Nothing in the records below should be altered in the copy, although the pictures must be left out.

[Saved entries]
******************************
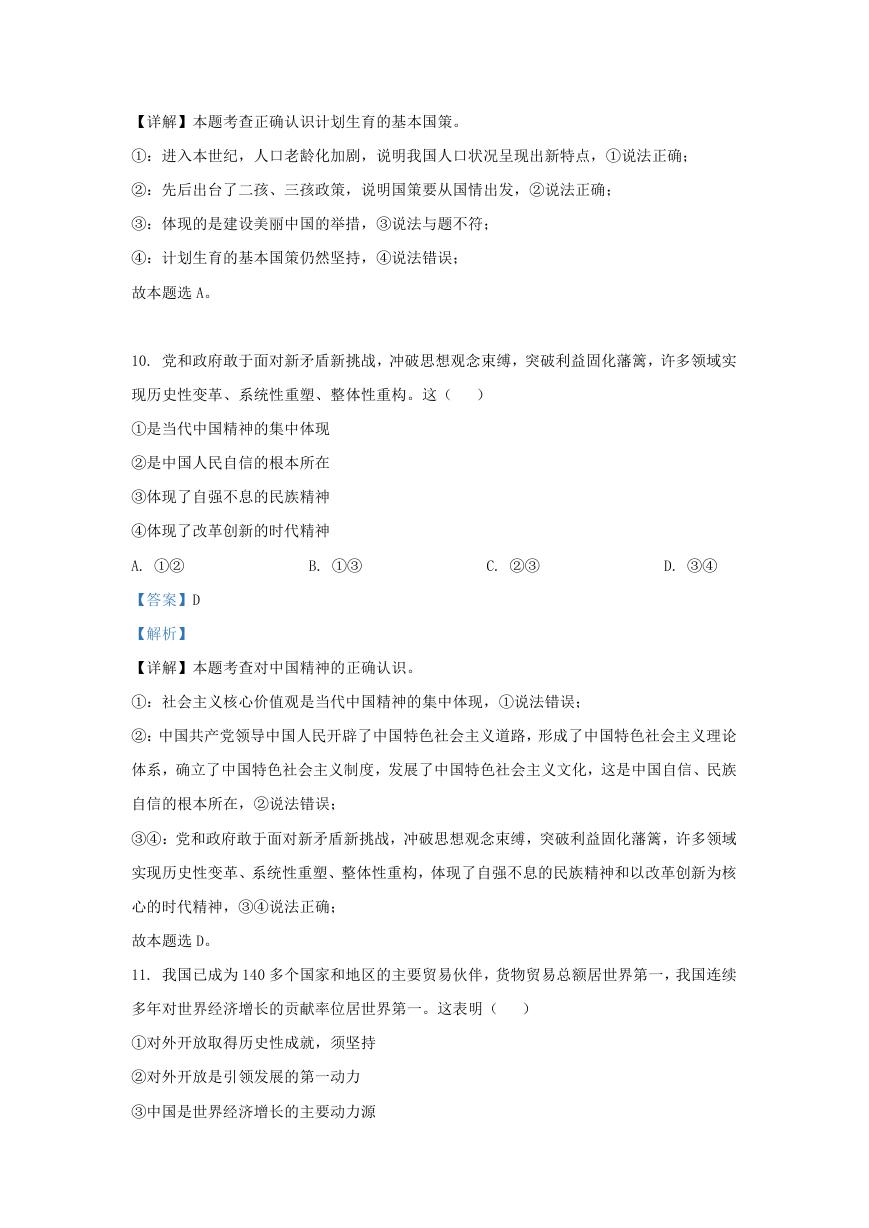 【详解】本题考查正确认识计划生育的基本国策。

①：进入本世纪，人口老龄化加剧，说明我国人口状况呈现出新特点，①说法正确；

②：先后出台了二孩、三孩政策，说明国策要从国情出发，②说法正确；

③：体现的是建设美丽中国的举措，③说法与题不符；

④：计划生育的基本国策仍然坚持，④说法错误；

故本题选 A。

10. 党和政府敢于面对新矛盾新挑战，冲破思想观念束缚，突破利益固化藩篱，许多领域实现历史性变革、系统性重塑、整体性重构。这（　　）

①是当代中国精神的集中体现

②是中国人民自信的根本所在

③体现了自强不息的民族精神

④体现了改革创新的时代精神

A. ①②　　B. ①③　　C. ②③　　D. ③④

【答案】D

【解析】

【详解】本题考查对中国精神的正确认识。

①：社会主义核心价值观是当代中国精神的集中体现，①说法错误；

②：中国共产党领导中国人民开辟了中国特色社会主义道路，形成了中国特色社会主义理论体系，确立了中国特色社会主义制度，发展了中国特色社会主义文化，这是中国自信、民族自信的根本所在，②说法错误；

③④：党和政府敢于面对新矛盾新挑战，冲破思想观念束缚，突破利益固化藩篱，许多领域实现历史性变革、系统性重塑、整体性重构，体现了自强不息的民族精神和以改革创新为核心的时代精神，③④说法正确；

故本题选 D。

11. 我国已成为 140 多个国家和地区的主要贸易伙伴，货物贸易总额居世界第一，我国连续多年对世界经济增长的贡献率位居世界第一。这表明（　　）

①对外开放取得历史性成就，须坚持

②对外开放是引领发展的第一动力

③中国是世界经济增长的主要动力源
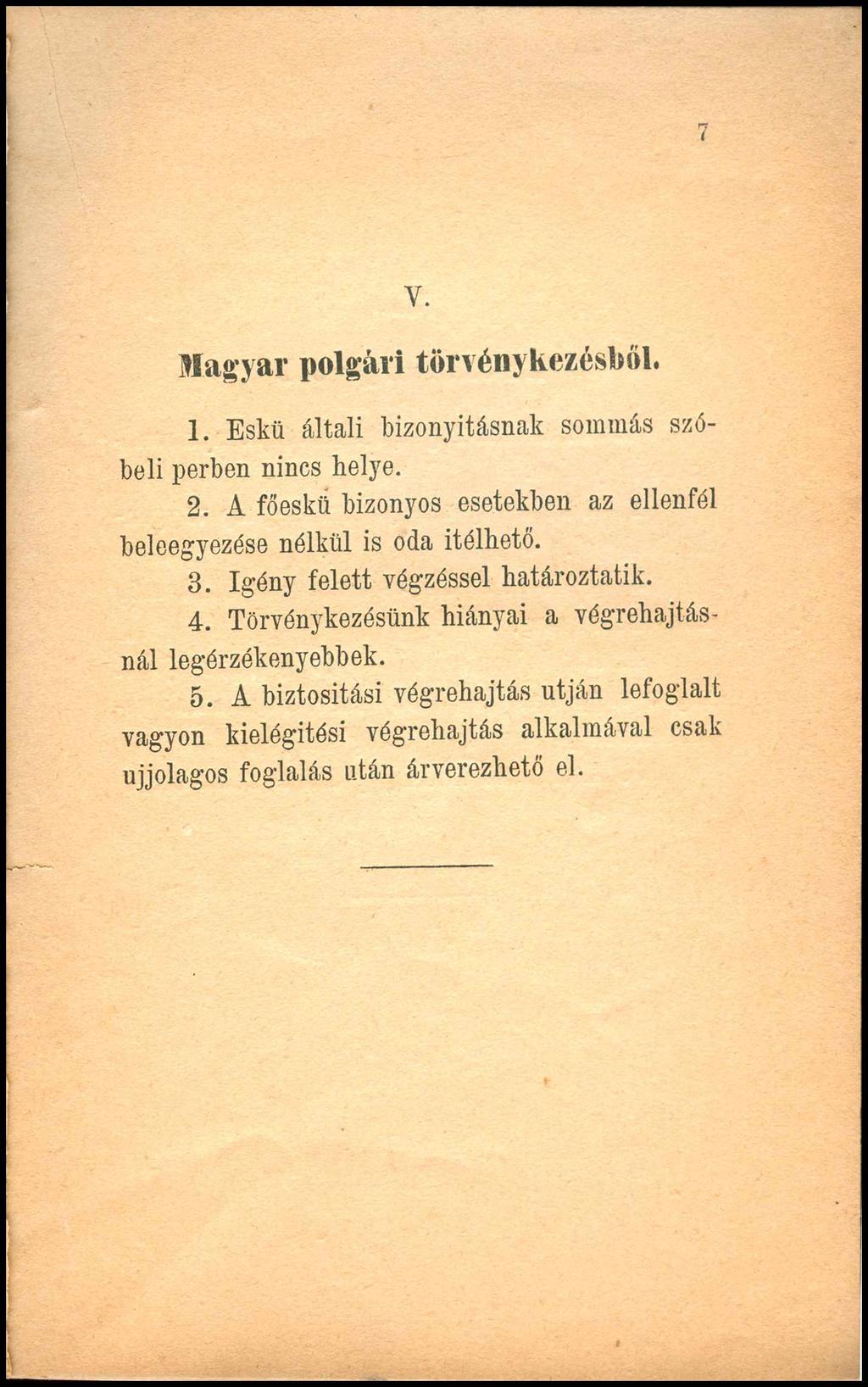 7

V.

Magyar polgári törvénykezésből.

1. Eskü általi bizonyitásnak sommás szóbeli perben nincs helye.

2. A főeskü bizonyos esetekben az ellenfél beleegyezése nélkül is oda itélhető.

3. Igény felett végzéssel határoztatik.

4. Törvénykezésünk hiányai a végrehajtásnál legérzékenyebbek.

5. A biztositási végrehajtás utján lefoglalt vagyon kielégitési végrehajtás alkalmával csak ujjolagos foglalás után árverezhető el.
******************************
Task output.
 【详解】本题考查正确认识计划生育的基本国策。

①：进入本世纪，人口老龄化加剧，说明我国人口状况呈现出新特点，①说法正确；

②：先后出台了二孩、三孩政策，说明国策要从国情出发，②说法正确；

③：体现的是建设美丽中国的举措，③说法与题不符；

④：计划生育的基本国策仍然坚持，④说法错误；

故本题选 A。

10. 党和政府敢于面对新矛盾新挑战，冲破思想观念束缚，突破利益固化藩篱，许多领域实现历史性变革、系统性重塑、整体性重构。这（　　）

①是当代中国精神的集中体现

②是中国人民自信的根本所在

③体现了自强不息的民族精神

④体现了改革创新的时代精神

A. ①②　　B. ①③　　C. ②③　　D. ③④

【答案】D

【解析】

【详解】本题考查对中国精神的正确认识。

①：社会主义核心价值观是当代中国精神的集中体现，①说法错误；

②：中国共产党领导中国人民开辟了中国特色社会主义道路，形成了中国特色社会主义理论体系，确立了中国特色社会主义制度，发展了中国特色社会主义文化，这是中国自信、民族自信的根本所在，②说法错误；

③④：党和政府敢于面对新矛盾新挑战，冲破思想观念束缚，突破利益固化藩篱，许多领域实现历史性变革、系统性重塑、整体性重构，体现了自强不息的民族精神和以改革创新为核心的时代精神，③④说法正确；

故本题选 D。

11. 我国已成为 140 多个国家和地区的主要贸易伙伴，货物贸易总额居世界第一，我国连续多年对世界经济增长的贡献率位居世界第一。这表明（　　）

①对外开放取得历史性成就，须坚持

②对外开放是引领发展的第一动力

③中国是世界经济增长的主要动力源
 7

V.

Magyar polgári törvénykezésből.

1. Eskü általi bizonyitásnak sommás szóbeli perben nincs helye.

2. A főeskü bizonyos esetekben az ellenfél beleegyezése nélkül is oda itélhető.

3. Igény felett végzéssel határoztatik.

4. Törvénykezésünk hiányai a végrehajtásnál legérzékenyebbek.

5. A biztositási végrehajtás utján lefoglalt vagyon kielégitési végrehajtás alkalmával csak ujjolagos foglalás után árverezhető el.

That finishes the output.